Свято всё, что творим средь бела дня, к вечеру забудем, наша память так невинно коротка! Праздник, карнавал, свобода! Все мы в нем сгорим дотла! Эй, деваха, продолжай сучить ногами, продавай за грош себя! Море рук и канкан на сцене, ножки девки молодой чудо хороши. Новая любовь с каменных подмостков, заражает вожделеющих умы. Покатывается со смеху рыжий уродец, тычет пальцем в оглупевшие рожи. Разве люди они? Уже нет!
Теперь нужен козел, сакральная жертва, желательно безымянная, но с характерным запахом. Чтоб богиня наша, не казалась бабою потешной, глупою и одноразовой.
Смотри на мудрость народа в действии, уродец шмыгнул в толпу. Да вот же этот сукин сын, держи его, держи! У, морда для плевка и кулака! Это он! вот те крест! Изверг, тиран и кровопивец, голубку нашу продавший толпе.
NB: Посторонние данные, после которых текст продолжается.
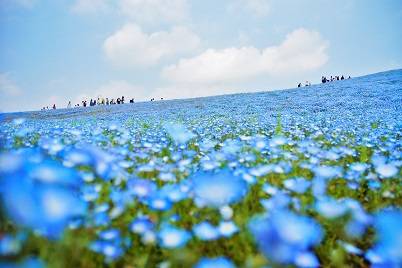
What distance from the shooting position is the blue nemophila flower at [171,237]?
1.89 m

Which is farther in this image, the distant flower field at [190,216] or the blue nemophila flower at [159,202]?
the blue nemophila flower at [159,202]

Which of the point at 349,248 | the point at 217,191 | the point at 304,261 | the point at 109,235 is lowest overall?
the point at 349,248

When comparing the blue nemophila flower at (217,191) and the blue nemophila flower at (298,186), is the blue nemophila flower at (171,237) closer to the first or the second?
the blue nemophila flower at (217,191)

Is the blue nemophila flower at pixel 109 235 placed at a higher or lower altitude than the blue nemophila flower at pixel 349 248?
higher

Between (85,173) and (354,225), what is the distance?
190 cm

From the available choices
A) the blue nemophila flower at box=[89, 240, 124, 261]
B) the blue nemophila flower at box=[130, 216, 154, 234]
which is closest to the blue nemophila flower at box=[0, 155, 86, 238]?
the blue nemophila flower at box=[89, 240, 124, 261]

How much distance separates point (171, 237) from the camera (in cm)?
196

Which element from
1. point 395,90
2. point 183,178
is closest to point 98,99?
point 395,90

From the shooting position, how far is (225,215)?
2.27 metres

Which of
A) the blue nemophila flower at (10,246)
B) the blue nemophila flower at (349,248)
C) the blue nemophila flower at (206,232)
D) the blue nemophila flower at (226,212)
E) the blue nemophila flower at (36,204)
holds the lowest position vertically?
the blue nemophila flower at (349,248)

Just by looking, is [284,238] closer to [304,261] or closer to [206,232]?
[304,261]

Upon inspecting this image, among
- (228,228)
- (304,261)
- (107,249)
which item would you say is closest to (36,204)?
(107,249)

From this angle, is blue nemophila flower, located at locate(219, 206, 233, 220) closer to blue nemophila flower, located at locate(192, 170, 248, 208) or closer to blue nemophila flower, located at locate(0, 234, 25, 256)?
blue nemophila flower, located at locate(192, 170, 248, 208)

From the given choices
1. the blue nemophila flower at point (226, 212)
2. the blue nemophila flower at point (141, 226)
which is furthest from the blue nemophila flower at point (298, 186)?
the blue nemophila flower at point (141, 226)
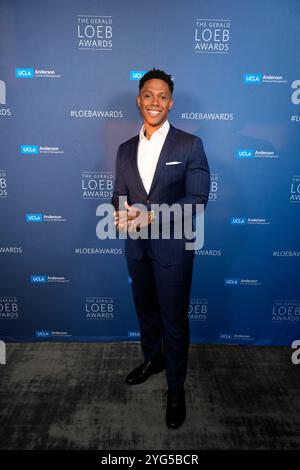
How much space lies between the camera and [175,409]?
83.1 inches

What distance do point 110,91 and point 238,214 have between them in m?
1.27

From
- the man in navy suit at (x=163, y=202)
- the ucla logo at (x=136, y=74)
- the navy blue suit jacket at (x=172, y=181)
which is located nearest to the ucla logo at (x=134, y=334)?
the man in navy suit at (x=163, y=202)

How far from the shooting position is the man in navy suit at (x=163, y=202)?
1.94 meters

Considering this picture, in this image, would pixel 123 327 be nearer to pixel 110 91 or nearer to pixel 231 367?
pixel 231 367

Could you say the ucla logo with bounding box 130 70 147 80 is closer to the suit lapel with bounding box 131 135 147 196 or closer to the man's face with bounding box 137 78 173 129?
the man's face with bounding box 137 78 173 129

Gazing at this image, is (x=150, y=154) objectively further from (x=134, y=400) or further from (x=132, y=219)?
(x=134, y=400)

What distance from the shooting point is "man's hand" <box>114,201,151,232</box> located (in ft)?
6.15

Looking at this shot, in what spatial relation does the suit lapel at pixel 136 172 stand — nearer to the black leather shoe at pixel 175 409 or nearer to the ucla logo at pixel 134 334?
the black leather shoe at pixel 175 409

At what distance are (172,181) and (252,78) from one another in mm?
1030

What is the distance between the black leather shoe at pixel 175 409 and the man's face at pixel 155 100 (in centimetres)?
164

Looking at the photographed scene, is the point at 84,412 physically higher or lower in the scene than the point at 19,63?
lower

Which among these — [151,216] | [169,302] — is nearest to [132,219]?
[151,216]

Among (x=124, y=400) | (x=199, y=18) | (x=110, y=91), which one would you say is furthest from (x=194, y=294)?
(x=199, y=18)
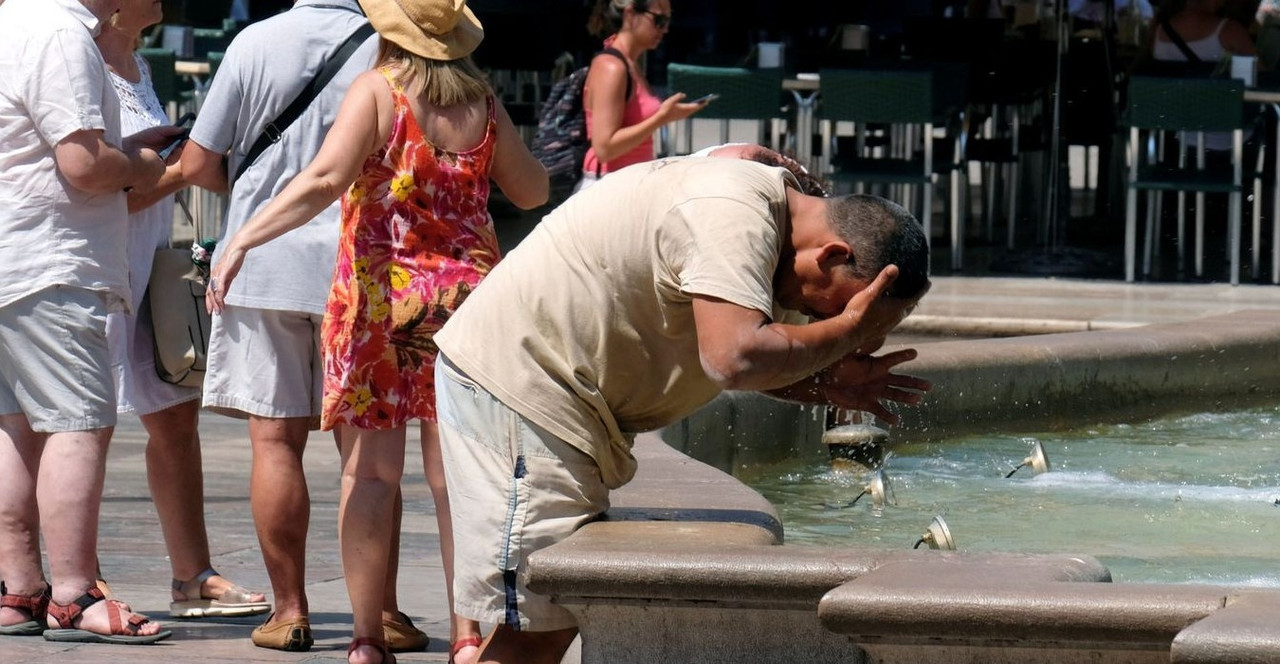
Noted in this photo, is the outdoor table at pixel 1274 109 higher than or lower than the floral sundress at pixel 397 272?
lower

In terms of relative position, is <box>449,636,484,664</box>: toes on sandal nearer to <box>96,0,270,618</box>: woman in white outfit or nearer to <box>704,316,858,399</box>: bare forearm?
<box>96,0,270,618</box>: woman in white outfit

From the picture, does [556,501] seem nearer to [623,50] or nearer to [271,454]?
[271,454]

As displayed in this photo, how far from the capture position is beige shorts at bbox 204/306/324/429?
4.58 metres

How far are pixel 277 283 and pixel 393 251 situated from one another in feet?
1.63

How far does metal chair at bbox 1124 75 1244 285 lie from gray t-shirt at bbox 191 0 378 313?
740 cm

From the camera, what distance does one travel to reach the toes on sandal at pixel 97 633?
453 centimetres

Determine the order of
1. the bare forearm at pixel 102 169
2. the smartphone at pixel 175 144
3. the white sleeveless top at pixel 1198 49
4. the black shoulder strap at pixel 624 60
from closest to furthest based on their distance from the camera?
the bare forearm at pixel 102 169 → the smartphone at pixel 175 144 → the black shoulder strap at pixel 624 60 → the white sleeveless top at pixel 1198 49

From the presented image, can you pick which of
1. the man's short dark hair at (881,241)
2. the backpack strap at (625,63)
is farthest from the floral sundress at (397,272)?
the backpack strap at (625,63)

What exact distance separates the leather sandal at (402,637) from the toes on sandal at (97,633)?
0.51m

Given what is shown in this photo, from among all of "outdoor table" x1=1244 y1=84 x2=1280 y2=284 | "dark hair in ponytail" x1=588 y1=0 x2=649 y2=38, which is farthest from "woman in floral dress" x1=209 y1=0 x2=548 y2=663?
"outdoor table" x1=1244 y1=84 x2=1280 y2=284

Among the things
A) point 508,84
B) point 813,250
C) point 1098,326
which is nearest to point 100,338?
point 813,250

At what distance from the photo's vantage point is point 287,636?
14.6ft

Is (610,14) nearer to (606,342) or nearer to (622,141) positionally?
(622,141)

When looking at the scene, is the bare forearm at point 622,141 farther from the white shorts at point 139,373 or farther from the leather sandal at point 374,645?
the leather sandal at point 374,645
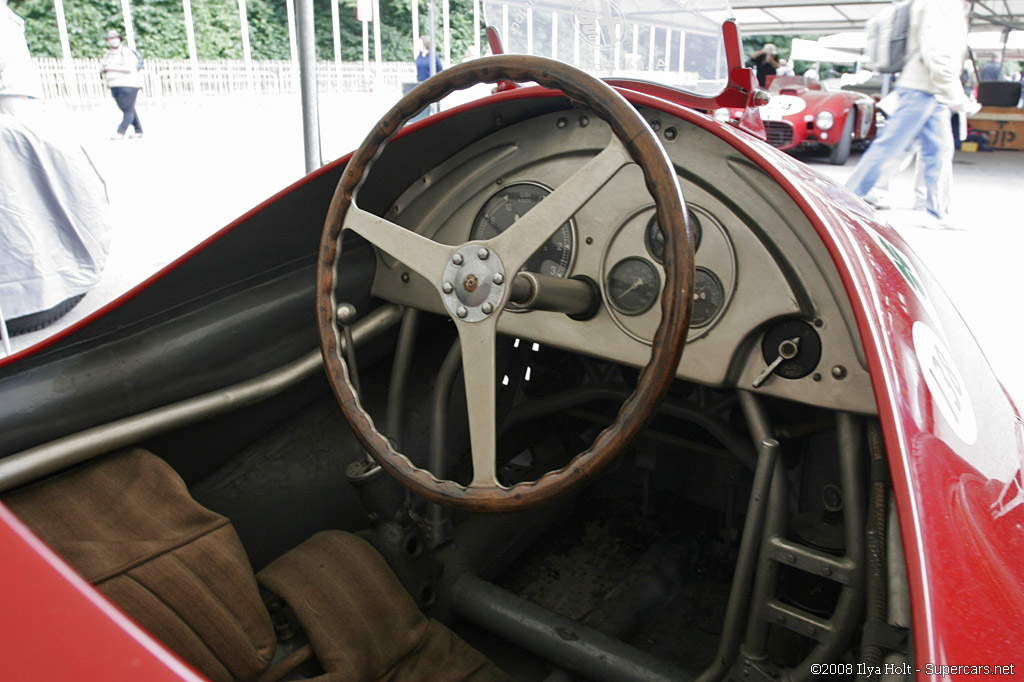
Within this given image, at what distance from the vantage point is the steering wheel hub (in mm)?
996

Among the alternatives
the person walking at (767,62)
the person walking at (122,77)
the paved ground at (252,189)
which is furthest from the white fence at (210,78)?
the person walking at (767,62)

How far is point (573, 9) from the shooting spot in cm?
166

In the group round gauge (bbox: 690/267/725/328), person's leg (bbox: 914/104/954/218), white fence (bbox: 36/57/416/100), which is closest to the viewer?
round gauge (bbox: 690/267/725/328)

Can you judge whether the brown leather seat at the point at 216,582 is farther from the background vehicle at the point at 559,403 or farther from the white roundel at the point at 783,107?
the white roundel at the point at 783,107

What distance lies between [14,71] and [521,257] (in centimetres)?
319

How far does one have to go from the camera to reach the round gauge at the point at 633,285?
4.17 ft

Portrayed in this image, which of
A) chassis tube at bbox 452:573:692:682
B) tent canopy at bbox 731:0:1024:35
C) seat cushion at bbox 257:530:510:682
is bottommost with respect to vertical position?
chassis tube at bbox 452:573:692:682

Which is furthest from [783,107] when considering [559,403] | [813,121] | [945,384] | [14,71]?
[945,384]

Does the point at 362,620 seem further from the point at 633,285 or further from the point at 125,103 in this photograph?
the point at 125,103

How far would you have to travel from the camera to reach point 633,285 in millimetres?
1290

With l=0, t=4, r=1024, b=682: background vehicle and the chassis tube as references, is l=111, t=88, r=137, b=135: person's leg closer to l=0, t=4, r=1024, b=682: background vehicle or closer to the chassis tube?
l=0, t=4, r=1024, b=682: background vehicle

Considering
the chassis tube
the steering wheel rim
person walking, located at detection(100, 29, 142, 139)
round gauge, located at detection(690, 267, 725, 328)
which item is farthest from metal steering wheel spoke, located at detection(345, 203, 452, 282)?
person walking, located at detection(100, 29, 142, 139)

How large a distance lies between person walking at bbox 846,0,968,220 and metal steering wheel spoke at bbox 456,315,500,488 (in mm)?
4374

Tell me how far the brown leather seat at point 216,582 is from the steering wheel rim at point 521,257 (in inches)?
12.0
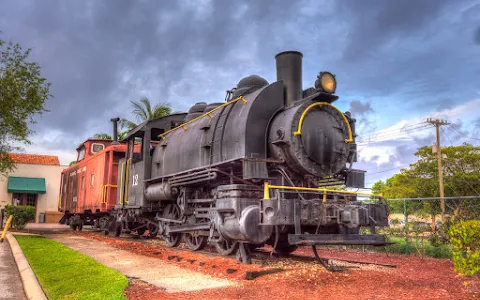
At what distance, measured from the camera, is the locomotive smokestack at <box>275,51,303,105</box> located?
8391 mm

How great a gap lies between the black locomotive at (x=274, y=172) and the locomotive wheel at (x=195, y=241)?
24 mm

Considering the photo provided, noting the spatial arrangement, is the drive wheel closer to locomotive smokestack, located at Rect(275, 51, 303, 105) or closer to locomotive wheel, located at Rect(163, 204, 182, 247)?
locomotive wheel, located at Rect(163, 204, 182, 247)

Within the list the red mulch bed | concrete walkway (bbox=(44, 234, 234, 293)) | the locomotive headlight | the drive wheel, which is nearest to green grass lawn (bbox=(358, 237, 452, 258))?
the red mulch bed

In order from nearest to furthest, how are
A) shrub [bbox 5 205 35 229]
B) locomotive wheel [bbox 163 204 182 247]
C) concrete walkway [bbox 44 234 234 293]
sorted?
concrete walkway [bbox 44 234 234 293] < locomotive wheel [bbox 163 204 182 247] < shrub [bbox 5 205 35 229]

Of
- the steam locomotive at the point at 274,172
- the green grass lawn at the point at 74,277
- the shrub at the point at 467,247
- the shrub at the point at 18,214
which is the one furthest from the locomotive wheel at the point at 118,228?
the shrub at the point at 467,247

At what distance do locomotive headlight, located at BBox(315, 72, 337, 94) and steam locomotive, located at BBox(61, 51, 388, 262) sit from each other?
2 cm

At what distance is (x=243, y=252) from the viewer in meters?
7.41

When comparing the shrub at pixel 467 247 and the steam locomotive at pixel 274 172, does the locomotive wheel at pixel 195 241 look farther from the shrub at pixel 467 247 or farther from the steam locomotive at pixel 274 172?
the shrub at pixel 467 247

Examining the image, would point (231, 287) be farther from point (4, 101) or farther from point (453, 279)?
point (4, 101)

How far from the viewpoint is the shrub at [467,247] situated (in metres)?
5.05

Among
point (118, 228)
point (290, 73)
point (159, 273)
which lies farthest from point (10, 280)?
point (118, 228)

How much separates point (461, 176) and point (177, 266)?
29.8m

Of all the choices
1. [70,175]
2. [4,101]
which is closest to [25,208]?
[70,175]

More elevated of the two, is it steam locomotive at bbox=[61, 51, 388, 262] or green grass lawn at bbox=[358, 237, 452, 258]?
steam locomotive at bbox=[61, 51, 388, 262]
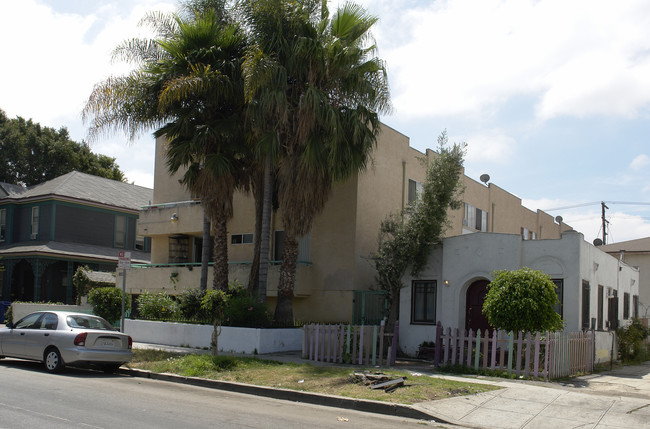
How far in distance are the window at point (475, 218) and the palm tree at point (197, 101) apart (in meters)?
11.3

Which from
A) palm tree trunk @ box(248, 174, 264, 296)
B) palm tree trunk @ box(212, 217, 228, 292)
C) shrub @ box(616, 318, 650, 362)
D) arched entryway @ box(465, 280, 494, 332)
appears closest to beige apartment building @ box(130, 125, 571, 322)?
palm tree trunk @ box(248, 174, 264, 296)

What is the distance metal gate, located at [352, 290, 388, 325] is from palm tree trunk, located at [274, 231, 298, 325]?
8.49 ft

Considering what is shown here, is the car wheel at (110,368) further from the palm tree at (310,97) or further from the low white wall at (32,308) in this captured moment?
the low white wall at (32,308)

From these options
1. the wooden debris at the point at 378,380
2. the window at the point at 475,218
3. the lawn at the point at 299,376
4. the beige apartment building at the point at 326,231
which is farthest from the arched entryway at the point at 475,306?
the window at the point at 475,218

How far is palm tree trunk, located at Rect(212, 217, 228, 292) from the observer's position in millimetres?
20828

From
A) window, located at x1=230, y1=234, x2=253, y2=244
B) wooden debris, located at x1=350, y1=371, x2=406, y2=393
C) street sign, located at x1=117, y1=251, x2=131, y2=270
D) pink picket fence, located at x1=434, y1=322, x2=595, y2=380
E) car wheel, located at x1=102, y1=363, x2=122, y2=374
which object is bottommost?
car wheel, located at x1=102, y1=363, x2=122, y2=374

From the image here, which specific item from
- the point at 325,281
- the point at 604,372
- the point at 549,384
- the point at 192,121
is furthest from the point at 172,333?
the point at 604,372

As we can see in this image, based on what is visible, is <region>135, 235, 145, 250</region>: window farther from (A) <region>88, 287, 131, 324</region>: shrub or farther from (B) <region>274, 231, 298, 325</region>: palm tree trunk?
(B) <region>274, 231, 298, 325</region>: palm tree trunk

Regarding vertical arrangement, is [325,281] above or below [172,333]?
above

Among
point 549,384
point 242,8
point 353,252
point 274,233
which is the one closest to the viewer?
point 549,384

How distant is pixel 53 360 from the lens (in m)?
13.9

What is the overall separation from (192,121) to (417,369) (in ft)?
36.8

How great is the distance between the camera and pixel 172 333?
19.9m

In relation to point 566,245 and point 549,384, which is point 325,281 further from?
point 549,384
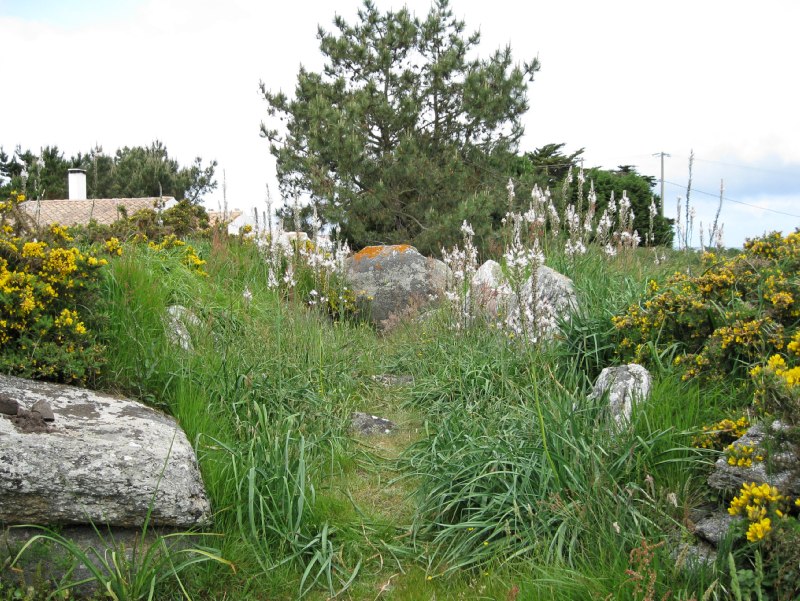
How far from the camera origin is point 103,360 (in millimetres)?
4449

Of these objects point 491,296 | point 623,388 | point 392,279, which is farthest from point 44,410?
point 392,279

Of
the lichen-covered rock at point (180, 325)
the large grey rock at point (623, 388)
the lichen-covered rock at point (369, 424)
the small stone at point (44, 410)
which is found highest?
the lichen-covered rock at point (180, 325)

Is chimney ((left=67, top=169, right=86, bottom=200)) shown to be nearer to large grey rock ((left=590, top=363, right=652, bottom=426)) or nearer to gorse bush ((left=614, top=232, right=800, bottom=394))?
gorse bush ((left=614, top=232, right=800, bottom=394))

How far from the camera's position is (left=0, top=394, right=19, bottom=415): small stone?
3.54 m

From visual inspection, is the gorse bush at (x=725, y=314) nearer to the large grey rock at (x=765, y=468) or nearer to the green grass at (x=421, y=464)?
the green grass at (x=421, y=464)

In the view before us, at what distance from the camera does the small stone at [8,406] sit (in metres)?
3.54

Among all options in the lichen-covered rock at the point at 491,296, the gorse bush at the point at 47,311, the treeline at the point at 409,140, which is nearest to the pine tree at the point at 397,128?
the treeline at the point at 409,140

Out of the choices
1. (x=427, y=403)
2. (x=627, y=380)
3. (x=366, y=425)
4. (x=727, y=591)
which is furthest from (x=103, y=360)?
(x=727, y=591)

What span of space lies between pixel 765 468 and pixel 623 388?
1.29 m

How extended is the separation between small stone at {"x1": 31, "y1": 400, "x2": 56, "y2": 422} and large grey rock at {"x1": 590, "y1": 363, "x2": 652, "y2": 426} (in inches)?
120

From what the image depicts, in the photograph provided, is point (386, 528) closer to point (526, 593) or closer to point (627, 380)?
point (526, 593)

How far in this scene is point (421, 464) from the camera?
4.22m

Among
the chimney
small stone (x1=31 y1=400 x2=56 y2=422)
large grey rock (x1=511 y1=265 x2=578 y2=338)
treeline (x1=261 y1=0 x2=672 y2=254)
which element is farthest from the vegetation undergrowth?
the chimney

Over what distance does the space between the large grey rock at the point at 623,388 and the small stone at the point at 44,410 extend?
9.99 feet
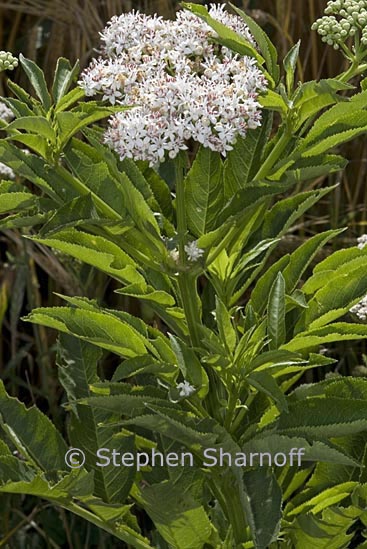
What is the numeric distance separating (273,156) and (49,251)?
1.37m

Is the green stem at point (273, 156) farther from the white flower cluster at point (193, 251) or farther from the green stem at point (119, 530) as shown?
the green stem at point (119, 530)

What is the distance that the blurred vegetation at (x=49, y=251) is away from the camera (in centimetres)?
256

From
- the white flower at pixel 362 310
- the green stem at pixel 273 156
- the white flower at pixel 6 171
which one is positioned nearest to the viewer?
the green stem at pixel 273 156

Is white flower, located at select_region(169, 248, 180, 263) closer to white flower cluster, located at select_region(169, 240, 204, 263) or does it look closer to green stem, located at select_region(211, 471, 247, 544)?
white flower cluster, located at select_region(169, 240, 204, 263)

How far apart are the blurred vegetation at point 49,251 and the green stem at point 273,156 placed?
1.12 m

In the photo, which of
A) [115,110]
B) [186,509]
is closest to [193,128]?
[115,110]

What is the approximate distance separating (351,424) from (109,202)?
467 millimetres

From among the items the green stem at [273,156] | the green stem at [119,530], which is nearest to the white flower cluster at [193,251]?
the green stem at [273,156]

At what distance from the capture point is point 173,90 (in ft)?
4.28

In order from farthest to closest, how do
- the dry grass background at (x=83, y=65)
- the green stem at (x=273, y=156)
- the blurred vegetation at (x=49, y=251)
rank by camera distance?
the dry grass background at (x=83, y=65), the blurred vegetation at (x=49, y=251), the green stem at (x=273, y=156)

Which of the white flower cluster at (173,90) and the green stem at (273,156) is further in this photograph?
the green stem at (273,156)

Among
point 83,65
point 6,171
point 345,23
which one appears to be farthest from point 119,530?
point 83,65

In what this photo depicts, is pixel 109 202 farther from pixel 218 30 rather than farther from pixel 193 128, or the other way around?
pixel 218 30

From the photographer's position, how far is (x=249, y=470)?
1503mm
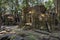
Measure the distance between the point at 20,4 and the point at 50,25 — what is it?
45.9 ft

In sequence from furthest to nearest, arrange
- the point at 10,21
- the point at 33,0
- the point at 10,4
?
the point at 10,4
the point at 33,0
the point at 10,21

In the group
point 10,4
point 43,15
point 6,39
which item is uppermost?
point 10,4

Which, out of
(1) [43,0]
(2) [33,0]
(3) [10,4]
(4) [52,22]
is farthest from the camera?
(1) [43,0]

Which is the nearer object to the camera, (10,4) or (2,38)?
(2,38)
Палец с грязным ногтем указал вглубь толпы и головы повернулись, и глаза остановились на оторопевшем долговязом господине. Сшибай ему рога ребята и морду не жалей! Этот неизвестный больше никогда не улыбнётся. Чиз-з-з-з.
Отличное шоу. Заметь, все они интуитивно выбрали в толпе единственного не человека, я только указал направление. Излишне пролитый свет обнажает неприятные детали, а так ближе к ночи, не столь и важно, кто подвернется под руку. Правильная интонация, подходящий момент и рассеянное освещение. Уродец потер свои крохотные грязные ручонки. Явь порою бывает такова, что не втиснешь ни в бред горячечный, ни в сон. Дальше в сон во сне.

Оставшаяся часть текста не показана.